### Extracted data ###
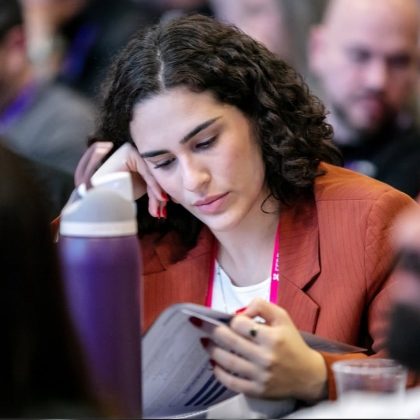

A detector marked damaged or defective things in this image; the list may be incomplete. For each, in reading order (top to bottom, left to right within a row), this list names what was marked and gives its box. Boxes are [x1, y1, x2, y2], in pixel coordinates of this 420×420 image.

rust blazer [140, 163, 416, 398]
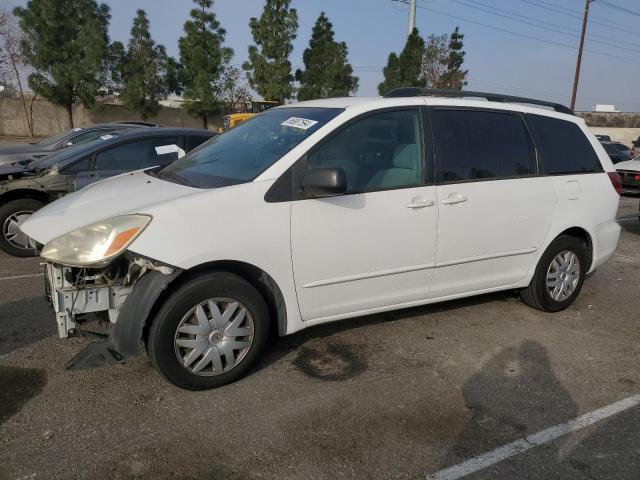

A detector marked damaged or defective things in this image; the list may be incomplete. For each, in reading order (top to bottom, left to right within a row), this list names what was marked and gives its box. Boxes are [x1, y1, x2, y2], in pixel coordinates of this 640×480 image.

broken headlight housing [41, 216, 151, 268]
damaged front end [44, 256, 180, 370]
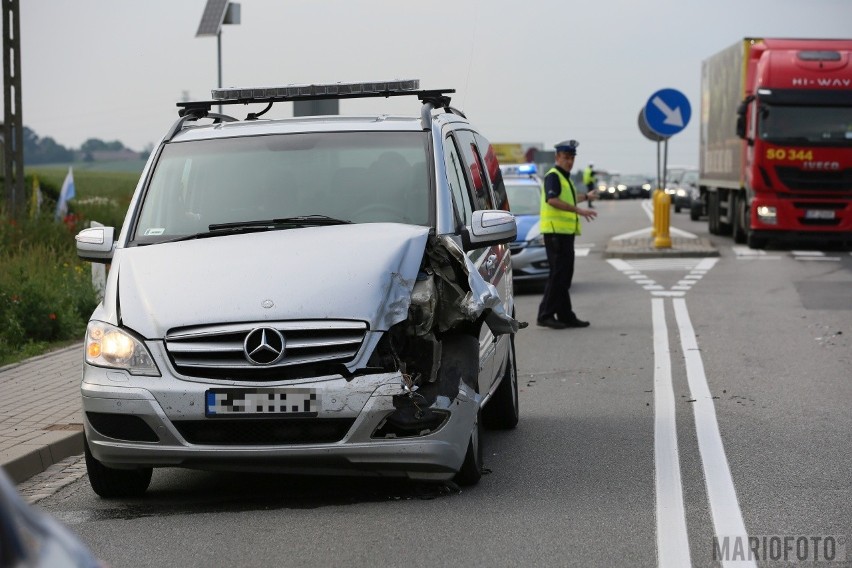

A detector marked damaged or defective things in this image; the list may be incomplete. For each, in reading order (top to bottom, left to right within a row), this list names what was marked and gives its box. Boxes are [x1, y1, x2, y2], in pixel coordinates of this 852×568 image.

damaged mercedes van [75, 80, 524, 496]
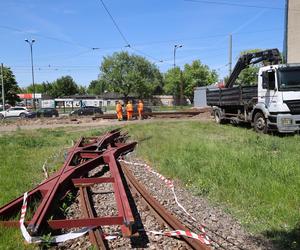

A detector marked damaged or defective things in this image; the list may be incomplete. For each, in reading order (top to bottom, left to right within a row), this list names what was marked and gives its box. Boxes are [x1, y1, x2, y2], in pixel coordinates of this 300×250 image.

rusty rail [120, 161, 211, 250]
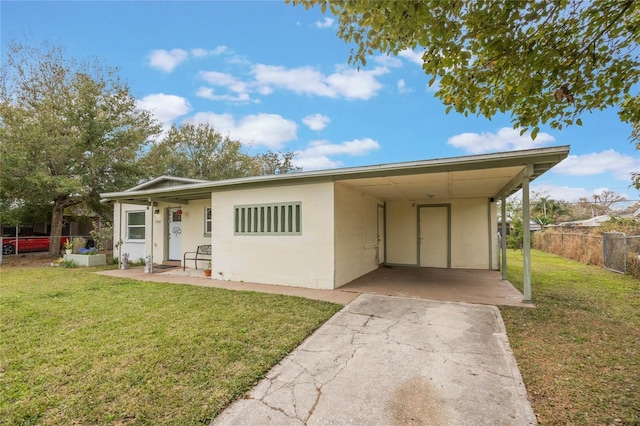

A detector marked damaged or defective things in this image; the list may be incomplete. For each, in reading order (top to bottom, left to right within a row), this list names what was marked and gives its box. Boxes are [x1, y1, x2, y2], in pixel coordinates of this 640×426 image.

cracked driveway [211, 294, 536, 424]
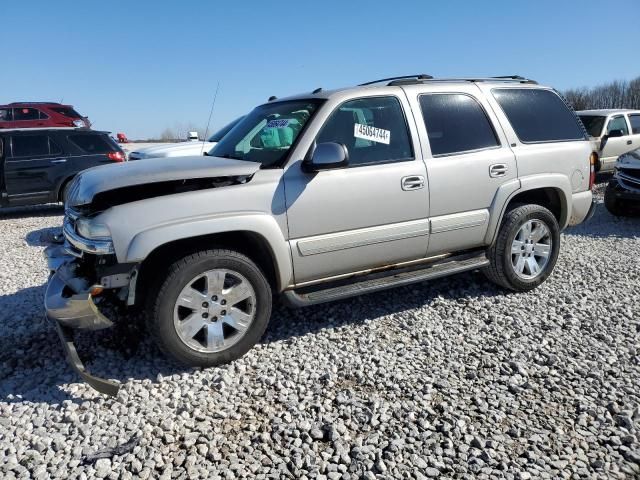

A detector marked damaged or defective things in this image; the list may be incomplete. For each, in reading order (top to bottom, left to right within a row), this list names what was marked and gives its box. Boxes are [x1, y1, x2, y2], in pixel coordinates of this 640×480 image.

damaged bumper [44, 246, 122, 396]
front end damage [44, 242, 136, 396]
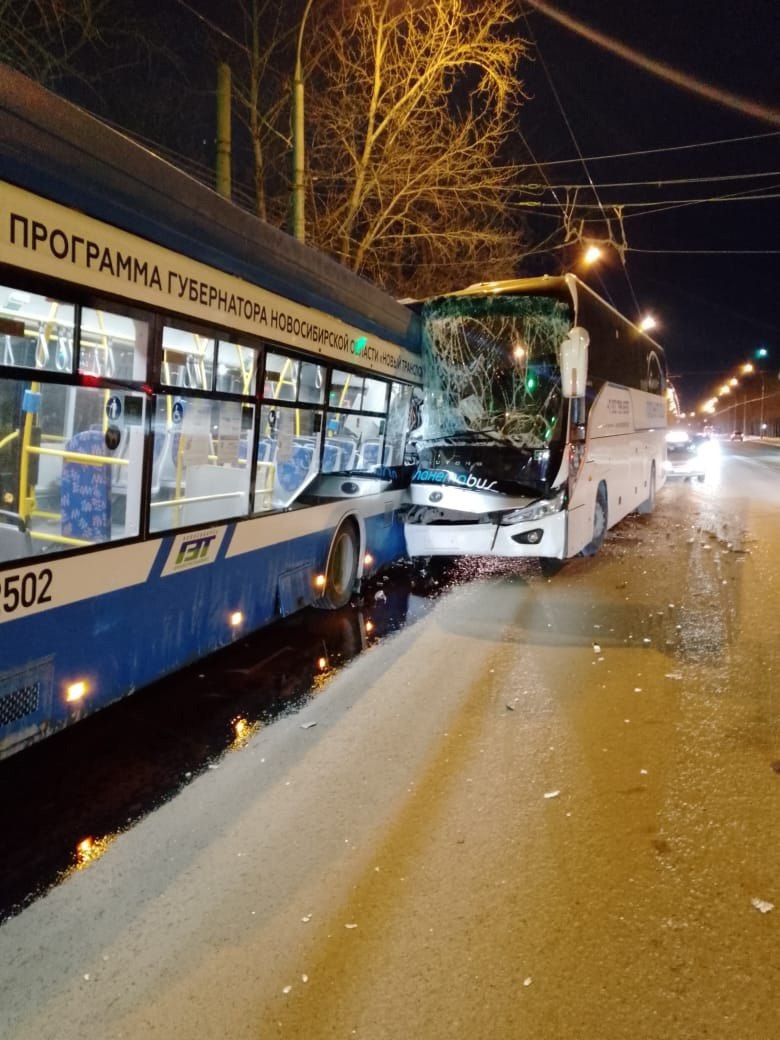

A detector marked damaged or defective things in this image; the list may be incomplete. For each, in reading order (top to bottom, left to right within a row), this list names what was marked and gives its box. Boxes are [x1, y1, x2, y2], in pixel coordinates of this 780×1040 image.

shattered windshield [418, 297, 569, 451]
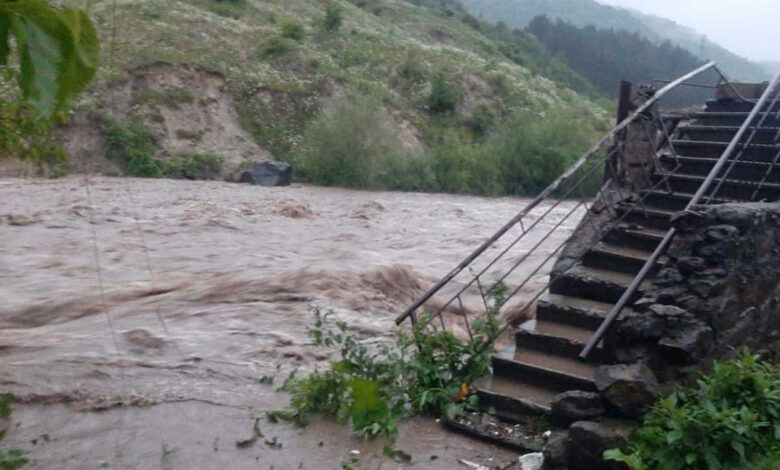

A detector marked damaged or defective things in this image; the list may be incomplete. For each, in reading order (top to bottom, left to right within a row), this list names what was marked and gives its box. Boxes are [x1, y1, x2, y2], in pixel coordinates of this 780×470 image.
###
What the task asks: Omit the pictures, then set down all the remaining data exactly as given.

Solution to the exercise:
A detector marked damaged or defective things in this image; the list may be incomplete. For each, in reading order (top to bottom, left to right within a row), this list names what was marked and gives its box. Boxes are [x1, y1, x2, y2], in pixel coordinates of this 420×420 image.

rust blazer [140, 163, 416, 398]

A detector marked damaged or defective things in this image; the list may be incomplete. For each, in reading order (top to bottom, left to right within a row), this list names what was marked and gives its box. Boxes are [x1, y1, x2, y2], in pixel coordinates of this 640×480 image.

broken headlight housing [41, 216, 151, 268]
damaged front end [44, 256, 180, 370]

A detector marked damaged or defective things in this image; the list may be incomplete. For each, in reading order (top to bottom, left to right within a row), this list names what was marked and gives its box. Boxes are [x1, y1, x2, y2], in pixel coordinates of this 852×568 image.

damaged mercedes van [75, 80, 524, 496]

A detector marked damaged or defective things in this image; the list may be incomplete. For each, in reading order (top to bottom, left to right within a row), this list names what was marked and gives its box. Boxes are [x1, y1, x2, y2], in pixel coordinates of this 300×250 image.

rusty rail [120, 161, 211, 250]

A detector marked damaged or defective things in this image; the list may be incomplete. For each, in reading order (top to bottom, left to right within a row), this list names what was marked and gives its box. Boxes are [x1, y1, x2, y2], in pixel coordinates of this 640×426 image.

cracked driveway [211, 294, 536, 424]

A detector marked damaged or defective things in this image; the list may be incomplete. For each, in reading order (top to bottom, left to right within a row), this list names what was marked and gives its box. Boxes are [x1, y1, x2, y2], in pixel coordinates of this 640×480 image.

damaged bumper [44, 246, 122, 396]
front end damage [44, 242, 136, 396]

A detector marked damaged or defective things in this image; the list may be incomplete. For each, in reading order (top to bottom, left to right within a row), this list names what was marked and gives its box. Boxes are [x1, y1, x2, y2], in pixel coordinates of this 780×1040 image.

shattered windshield [418, 297, 569, 451]

A detector marked damaged or defective things in this image; the list may be incomplete. For each, in reading order (top to bottom, left to right within a row), this list names what was marked and gives its box. Boxes are [x1, y1, x2, y2], in pixel coordinates of this 780×470 image.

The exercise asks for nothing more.